Garut, Memo | – Kabar duka menyelimuti Desa Sagara, Kecamatan Cibalong, Kabupaten Garut, Jawa Barat. Sebuah ledakan hebat mengguncang wilayah tersebut pada Senin pagi (12/5/2025), berasal dari aktivitas pemusnahan amunisi tak layak pakai yang dilakukan oleh Tim Penanggulangan dan Pemusnahan (Gupusmi) 3 Jakarta.
Nahasnya, upaya yang semula bertujuan untuk menjamin keamanan ini justru berujung pada tragedi pilu yang merenggut nyawa 13 orang. Korban terdiri dari personel Tentara Nasional Indonesia (TNI) dan warga sipil yang berada di sekitar lokasi kejadian.
Peristiwa mengerikan ini terjadi sekitar pukul 10.00 WIB di area terbuka milik militer yang diperuntukkan sebagai lokasi disposal amunisi aktif yang telah melewati masa pakainya. Diduga kuat, saat proses pemusnahan berlangsung, terjadi reaksi berantai yang tak terkendali dari material peledak, memicu ledakan dahsyat yang mengguncang seantero wilayah.
Suara dentuman keras dilaporkan terdengar hingga radius beberapa kilometer, menyebabkan sejumlah personel TNI dan warga sipil yang berada di dekat lokasi menjadi korban jiwa maupun luka-luka.

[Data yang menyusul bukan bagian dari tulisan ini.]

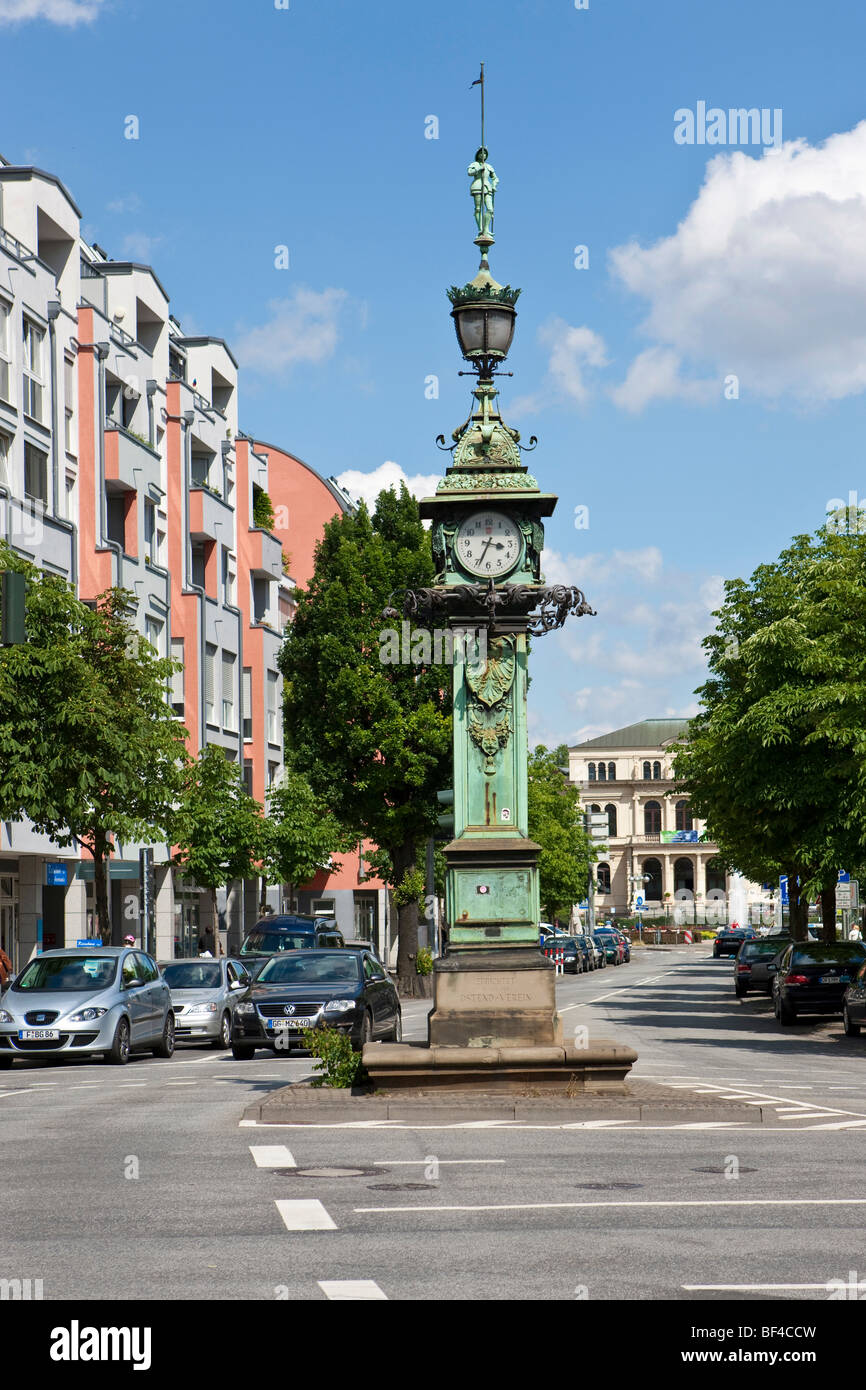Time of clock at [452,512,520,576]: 3:33
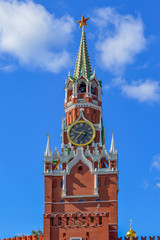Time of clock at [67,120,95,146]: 3:36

Aparat kepolisian dan tim identifikasi dari TNI bergerak cepat menuju lokasi kejadian untuk melakukan evakuasi terhadap para korban dan melakukan olah tempat kejadian perkara (TKP) guna mengumpulkan bukti-bukti awal.
Setelah proses identifikasi awal selesai dilakukan, pihak berwenang merilis daftar lengkap identitas korban meninggal dunia akibat insiden ledakan amunisi tersebut. Daftar tersebut mencakup 9 prajurit TNI yang merupakan anggota Tim Gupusmi 3 Jakarta dan 4 warga sipil yang berada di sekitar area ledakan.

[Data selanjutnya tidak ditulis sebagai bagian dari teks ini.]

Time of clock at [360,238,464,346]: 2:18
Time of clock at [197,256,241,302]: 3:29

Baca Juga: Motif Cemburu, Pria di Tulungagung Nekat Bakar Rumah Pacar Hingga Kerugian Ditaksir Rp 300 Juta
Berikut adalah daftar lengkap identitas korban jiwa dalam tragedi ledakan amunisi di Garut:
Kopral Dua Arterius Hermawan: Personel TNI aktif, anggota Tim Gupusmi 3 Jakarta, terlibat langsung dalam proses pemusnahan amunisi.
Mayor Cpm Ardiansyah: Perwira menengah Korps Polisi Militer, pimpinan kegiatan pemusnahan amunisi di lapangan saat kejadian.
Mayor Cpm Rizki: Komandan lapangan, bertanggung jawab atas pengawasan teknis selama proses disposal amunisi.
Letnan Dua Cpm Rudi: Perwira pertama, bertugas menata posisi bahan peledak sebelum peledakan dilakukan.
Letnan Dua Cpm Sigit: Anggota tim teknis, bertanggung jawab atas koordinasi keamanan dan penetapan perimeter lokasi.